A life-long baseball fan who once watched Babe Ruth at Yankee Stadium, she was then chosen to throw the first pitch at Dodger Stadium on the Fourth of July, to the cheers of 20,000 spectators.

She hopes that “I’ll still be around” for more adventures. She’s happy, however, to share the limelight, pointing out: “There’s another lady here who is 102 and she can stand up. It’s astonishing.”

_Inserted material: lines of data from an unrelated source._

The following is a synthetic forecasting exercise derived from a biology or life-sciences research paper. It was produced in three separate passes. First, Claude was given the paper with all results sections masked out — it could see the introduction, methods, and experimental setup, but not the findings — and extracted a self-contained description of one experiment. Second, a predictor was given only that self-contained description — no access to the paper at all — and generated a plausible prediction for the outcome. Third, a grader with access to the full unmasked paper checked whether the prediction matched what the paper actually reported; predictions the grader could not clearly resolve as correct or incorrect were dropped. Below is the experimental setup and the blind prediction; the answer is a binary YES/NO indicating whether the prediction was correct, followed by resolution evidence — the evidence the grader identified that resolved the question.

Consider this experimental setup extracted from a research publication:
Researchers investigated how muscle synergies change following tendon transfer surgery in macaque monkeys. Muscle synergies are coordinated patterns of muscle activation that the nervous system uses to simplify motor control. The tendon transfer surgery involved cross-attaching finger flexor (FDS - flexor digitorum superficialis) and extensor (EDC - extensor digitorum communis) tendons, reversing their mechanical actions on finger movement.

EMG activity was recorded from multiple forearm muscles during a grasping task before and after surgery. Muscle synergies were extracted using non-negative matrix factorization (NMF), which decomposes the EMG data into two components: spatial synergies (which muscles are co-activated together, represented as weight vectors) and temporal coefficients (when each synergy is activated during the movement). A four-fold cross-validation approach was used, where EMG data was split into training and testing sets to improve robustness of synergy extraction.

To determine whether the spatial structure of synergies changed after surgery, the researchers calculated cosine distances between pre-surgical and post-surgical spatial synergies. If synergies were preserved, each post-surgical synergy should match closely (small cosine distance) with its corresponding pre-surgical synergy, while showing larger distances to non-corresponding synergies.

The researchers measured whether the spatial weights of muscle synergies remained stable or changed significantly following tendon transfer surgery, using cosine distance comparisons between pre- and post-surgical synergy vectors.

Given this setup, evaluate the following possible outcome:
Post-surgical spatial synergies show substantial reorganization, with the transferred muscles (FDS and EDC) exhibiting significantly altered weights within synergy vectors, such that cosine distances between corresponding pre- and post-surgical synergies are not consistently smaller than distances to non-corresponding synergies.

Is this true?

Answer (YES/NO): NO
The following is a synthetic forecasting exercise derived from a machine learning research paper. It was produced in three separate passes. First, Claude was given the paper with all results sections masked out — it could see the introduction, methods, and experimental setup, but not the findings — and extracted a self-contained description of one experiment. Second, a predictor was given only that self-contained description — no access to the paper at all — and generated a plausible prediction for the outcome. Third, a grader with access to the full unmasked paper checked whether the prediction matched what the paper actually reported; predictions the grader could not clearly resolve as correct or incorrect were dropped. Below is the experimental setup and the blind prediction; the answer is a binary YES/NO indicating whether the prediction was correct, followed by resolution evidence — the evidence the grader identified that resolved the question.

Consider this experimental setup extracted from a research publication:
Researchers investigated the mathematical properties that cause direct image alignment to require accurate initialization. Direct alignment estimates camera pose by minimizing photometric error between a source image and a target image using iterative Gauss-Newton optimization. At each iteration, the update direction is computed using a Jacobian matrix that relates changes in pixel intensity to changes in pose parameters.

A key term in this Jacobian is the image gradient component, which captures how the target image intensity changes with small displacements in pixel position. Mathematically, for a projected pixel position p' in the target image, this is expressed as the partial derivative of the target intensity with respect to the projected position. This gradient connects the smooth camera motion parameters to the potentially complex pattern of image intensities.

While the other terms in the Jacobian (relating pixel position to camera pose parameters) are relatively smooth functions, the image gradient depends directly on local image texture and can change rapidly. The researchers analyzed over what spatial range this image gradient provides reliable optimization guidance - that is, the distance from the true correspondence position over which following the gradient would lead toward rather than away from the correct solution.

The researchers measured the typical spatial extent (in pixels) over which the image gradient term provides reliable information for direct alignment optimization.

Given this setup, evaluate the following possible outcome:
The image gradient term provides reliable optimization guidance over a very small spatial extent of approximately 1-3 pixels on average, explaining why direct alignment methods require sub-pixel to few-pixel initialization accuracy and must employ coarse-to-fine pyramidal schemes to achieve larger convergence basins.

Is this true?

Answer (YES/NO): YES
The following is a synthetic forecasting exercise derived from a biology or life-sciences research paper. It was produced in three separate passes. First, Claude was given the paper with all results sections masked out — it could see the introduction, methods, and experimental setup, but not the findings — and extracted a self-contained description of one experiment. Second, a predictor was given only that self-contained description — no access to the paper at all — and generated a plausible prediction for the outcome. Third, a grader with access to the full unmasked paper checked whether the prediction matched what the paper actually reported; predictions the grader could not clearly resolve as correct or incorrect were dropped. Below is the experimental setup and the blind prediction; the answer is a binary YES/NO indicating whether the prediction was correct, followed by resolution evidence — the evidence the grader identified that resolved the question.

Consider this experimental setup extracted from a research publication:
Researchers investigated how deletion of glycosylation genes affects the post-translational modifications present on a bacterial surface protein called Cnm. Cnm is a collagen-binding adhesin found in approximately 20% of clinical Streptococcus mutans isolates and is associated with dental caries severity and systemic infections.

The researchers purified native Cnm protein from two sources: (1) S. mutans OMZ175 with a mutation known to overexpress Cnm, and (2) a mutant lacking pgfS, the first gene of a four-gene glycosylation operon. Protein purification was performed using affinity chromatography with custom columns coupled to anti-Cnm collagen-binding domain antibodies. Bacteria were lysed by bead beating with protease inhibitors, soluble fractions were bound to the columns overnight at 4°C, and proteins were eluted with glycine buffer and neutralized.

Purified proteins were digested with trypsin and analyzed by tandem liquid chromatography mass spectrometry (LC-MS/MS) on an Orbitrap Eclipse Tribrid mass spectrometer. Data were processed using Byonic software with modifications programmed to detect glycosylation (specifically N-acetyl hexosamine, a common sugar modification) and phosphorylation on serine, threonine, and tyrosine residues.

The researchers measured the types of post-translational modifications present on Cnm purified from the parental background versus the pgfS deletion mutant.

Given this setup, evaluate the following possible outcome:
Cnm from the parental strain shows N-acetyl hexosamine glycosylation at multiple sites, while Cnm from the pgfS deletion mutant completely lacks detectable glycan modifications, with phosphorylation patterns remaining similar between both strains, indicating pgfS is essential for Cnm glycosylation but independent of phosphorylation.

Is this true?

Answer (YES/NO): NO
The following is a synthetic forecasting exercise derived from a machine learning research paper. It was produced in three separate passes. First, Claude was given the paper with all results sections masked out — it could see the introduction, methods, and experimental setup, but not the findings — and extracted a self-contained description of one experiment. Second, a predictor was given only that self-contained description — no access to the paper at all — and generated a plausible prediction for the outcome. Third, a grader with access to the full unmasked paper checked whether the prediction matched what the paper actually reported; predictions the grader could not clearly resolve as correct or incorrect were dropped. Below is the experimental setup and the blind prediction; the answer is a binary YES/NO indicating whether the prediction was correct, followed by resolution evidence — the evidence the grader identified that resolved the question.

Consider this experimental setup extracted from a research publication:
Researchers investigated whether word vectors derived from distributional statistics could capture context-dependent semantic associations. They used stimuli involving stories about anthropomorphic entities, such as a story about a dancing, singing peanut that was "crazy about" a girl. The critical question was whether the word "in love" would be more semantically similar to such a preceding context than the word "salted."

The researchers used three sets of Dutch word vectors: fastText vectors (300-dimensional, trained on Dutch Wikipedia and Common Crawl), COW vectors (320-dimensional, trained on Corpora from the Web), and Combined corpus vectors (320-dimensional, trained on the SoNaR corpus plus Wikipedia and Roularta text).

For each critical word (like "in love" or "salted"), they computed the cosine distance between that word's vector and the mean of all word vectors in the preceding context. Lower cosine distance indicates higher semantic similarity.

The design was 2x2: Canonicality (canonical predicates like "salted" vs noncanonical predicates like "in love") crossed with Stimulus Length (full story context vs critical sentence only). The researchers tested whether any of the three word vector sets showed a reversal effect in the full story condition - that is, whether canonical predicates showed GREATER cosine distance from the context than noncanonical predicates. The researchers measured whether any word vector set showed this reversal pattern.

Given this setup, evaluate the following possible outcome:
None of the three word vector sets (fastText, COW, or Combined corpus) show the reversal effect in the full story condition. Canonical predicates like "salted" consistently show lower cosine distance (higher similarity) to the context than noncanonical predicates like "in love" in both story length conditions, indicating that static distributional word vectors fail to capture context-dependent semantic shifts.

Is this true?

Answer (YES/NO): NO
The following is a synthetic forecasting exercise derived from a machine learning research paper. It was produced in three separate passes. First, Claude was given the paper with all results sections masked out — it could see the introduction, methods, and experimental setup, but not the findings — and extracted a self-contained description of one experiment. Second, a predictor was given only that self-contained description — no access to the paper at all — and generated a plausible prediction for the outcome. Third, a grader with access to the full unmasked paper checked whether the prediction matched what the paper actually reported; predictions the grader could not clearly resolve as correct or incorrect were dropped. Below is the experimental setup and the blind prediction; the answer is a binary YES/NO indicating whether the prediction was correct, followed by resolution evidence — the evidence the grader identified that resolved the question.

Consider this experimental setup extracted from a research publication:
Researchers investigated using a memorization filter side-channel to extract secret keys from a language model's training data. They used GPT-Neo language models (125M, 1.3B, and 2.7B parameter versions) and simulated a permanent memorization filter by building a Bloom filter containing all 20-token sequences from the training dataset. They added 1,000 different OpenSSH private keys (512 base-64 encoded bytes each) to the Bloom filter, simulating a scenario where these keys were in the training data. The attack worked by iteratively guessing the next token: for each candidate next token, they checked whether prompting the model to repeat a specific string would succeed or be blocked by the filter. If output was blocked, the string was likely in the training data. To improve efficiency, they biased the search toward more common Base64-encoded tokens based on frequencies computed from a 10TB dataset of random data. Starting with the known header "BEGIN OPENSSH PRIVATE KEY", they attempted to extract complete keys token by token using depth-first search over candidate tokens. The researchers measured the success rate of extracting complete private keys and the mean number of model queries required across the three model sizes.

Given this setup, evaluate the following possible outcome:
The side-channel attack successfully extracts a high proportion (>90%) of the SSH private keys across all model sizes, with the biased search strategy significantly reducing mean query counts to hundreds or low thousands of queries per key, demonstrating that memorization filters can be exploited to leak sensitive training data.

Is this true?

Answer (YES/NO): NO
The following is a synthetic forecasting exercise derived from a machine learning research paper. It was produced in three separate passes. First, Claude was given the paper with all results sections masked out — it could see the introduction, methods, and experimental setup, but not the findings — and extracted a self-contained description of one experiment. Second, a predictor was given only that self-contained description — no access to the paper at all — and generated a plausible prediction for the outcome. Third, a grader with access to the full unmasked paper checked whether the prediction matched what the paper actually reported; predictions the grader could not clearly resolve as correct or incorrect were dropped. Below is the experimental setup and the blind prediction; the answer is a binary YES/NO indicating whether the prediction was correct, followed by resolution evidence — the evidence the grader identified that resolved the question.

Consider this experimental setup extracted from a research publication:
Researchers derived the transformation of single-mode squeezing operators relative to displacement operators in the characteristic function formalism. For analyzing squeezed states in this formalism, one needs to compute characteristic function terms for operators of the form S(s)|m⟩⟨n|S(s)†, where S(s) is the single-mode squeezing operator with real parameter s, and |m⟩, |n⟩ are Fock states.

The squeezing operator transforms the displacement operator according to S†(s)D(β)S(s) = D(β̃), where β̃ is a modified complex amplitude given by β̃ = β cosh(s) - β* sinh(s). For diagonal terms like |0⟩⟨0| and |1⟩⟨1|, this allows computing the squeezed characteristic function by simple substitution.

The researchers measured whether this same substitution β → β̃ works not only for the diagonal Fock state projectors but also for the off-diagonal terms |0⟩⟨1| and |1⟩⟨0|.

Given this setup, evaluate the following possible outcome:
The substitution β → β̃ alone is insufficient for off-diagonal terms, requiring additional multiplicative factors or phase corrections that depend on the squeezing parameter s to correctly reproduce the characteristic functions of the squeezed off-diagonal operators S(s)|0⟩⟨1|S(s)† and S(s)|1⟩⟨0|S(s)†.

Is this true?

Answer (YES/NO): NO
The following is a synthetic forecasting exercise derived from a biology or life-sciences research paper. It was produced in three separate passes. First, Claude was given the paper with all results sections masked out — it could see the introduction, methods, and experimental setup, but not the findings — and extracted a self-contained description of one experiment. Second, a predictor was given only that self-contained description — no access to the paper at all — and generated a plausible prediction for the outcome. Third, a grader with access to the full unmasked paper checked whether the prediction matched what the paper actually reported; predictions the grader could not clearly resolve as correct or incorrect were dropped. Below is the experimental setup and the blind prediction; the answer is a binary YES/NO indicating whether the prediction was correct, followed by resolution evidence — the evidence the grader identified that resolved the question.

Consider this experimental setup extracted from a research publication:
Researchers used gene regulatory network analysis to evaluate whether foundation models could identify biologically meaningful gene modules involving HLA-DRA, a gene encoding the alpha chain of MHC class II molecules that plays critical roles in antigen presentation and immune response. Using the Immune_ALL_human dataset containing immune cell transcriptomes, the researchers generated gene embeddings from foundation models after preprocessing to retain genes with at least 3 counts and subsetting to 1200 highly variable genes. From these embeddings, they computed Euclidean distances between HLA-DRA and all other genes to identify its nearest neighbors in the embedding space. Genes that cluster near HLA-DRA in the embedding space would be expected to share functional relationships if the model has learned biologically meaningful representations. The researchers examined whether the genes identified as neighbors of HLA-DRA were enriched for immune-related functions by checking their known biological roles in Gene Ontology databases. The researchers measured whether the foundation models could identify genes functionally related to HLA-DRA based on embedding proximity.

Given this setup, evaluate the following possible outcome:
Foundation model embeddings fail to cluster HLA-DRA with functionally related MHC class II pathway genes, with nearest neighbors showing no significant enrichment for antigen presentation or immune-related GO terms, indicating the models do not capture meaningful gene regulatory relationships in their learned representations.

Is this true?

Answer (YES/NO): NO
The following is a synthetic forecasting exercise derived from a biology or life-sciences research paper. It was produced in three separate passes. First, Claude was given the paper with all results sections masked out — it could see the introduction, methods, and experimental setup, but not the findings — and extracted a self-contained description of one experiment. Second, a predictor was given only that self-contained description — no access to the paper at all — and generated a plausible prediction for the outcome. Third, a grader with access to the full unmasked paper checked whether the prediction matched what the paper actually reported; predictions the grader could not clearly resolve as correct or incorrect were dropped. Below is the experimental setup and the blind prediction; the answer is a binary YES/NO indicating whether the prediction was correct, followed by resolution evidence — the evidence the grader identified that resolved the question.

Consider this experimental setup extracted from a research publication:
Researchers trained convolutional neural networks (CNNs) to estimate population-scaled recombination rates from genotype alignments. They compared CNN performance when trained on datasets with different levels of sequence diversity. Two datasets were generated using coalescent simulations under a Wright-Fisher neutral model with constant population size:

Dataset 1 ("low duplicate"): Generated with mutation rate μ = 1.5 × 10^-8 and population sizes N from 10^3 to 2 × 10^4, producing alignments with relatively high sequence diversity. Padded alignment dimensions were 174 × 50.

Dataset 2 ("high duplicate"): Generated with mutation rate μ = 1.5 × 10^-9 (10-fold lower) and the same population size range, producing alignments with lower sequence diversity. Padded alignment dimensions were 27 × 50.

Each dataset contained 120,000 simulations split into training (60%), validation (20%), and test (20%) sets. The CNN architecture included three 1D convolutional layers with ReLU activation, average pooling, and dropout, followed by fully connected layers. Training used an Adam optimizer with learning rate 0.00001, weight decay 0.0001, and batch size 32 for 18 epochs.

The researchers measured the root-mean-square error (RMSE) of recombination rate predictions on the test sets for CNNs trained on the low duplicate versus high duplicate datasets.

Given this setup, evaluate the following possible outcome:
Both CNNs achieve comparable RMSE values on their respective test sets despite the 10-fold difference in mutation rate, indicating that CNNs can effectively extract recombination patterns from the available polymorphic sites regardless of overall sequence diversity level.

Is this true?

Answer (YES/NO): NO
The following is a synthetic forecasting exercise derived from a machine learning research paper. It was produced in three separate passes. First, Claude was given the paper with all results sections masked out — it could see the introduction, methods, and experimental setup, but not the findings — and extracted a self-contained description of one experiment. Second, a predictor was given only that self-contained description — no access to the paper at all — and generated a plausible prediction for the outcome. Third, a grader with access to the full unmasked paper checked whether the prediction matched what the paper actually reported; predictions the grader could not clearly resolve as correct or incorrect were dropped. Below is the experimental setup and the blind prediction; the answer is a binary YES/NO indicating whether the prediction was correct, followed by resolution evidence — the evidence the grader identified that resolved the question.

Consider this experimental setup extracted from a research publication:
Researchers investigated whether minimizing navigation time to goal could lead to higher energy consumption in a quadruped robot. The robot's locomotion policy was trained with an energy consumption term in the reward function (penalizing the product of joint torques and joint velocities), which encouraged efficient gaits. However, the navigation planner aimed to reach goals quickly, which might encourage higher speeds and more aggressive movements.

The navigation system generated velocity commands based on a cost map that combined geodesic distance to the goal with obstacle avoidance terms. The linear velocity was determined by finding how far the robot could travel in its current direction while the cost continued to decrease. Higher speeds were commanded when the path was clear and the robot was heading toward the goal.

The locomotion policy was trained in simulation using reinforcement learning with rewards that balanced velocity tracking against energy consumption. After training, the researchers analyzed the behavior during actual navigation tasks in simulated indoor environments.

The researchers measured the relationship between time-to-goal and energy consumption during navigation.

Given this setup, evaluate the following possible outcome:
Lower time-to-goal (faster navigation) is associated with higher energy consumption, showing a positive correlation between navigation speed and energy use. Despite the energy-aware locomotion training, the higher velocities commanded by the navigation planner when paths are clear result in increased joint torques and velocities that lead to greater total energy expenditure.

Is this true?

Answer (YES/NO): YES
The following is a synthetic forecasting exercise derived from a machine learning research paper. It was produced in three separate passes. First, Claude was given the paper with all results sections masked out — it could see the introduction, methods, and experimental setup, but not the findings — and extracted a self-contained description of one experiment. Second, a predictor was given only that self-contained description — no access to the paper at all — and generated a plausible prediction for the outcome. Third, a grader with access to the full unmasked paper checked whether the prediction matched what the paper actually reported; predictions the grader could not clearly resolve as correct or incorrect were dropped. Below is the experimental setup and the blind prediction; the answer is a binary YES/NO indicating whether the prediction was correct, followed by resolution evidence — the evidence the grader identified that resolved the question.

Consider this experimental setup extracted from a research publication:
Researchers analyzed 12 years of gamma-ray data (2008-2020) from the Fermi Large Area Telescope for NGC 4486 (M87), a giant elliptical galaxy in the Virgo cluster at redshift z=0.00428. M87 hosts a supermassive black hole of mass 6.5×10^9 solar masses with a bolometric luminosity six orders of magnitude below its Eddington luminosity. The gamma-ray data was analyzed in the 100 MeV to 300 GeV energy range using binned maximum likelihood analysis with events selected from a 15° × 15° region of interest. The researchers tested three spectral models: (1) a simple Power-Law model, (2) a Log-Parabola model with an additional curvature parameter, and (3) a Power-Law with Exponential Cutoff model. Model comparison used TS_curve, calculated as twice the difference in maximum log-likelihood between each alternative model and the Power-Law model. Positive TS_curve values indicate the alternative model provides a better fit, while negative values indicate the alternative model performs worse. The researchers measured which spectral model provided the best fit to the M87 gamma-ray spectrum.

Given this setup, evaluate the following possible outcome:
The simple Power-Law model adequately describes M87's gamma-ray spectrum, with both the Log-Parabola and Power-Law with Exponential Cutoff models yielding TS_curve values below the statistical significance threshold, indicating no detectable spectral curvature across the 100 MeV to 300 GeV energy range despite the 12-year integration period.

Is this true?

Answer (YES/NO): YES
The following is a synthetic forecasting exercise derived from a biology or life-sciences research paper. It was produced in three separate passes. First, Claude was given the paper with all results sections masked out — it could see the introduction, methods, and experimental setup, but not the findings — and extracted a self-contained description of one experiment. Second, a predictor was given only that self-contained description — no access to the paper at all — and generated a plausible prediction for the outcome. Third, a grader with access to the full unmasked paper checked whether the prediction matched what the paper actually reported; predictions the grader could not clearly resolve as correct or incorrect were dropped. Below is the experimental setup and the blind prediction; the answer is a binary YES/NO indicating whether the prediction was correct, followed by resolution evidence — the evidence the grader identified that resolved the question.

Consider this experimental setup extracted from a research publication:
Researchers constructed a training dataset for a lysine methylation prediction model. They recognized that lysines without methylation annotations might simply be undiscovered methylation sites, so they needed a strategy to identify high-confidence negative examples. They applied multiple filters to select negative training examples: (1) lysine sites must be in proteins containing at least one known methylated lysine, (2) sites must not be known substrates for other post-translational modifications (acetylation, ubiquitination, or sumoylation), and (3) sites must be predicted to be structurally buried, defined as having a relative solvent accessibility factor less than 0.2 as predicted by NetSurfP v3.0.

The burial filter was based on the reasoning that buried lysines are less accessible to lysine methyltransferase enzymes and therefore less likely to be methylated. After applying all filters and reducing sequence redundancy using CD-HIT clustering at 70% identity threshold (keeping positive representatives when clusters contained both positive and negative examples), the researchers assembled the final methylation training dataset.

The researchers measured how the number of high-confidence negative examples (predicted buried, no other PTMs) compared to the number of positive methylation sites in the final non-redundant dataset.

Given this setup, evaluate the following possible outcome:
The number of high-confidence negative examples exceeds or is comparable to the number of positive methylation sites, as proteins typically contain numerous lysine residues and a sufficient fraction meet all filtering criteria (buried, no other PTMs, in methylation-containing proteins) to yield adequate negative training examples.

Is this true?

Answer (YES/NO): YES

spinner image world war ii veteran ethel margolin salutes in the foreground during a wings over wendy's veterans meeting in california
World War II veteran Ethel Margolin sings the national anthem during the weekly Wings Over Wendy’s veterans meeting at the Parkhill School auditorium.
Philip Cheung

5. Eat healthily

Ethel was married for 52 years and has been a widow for 20. She currently lives with her son, Robert, 68, a karate instructor. William, 67, a lawyer, lives nearby, as do her three grandchildren, all in their thirties.

She eats organic vegan meals and follows a strict regimen of vitamins and juices.

6. Keep your sense of humor

This is perhaps Ethel’s most important rule. She peppers her conversations with jokes and quips. When asked about technology, she pulled out her cell phone and rattled off the number. She says she owns a computer, but doesn’t like it. “I’m still dealing with the switch on the wall from candles.”

Ethel says she finds something to laugh about every day and is happy to be lauded for her age as long as no one takes advantage of her. “Now that I’m 101, everyone wants a piece of me,” she chuckled. “I’m getting tired.”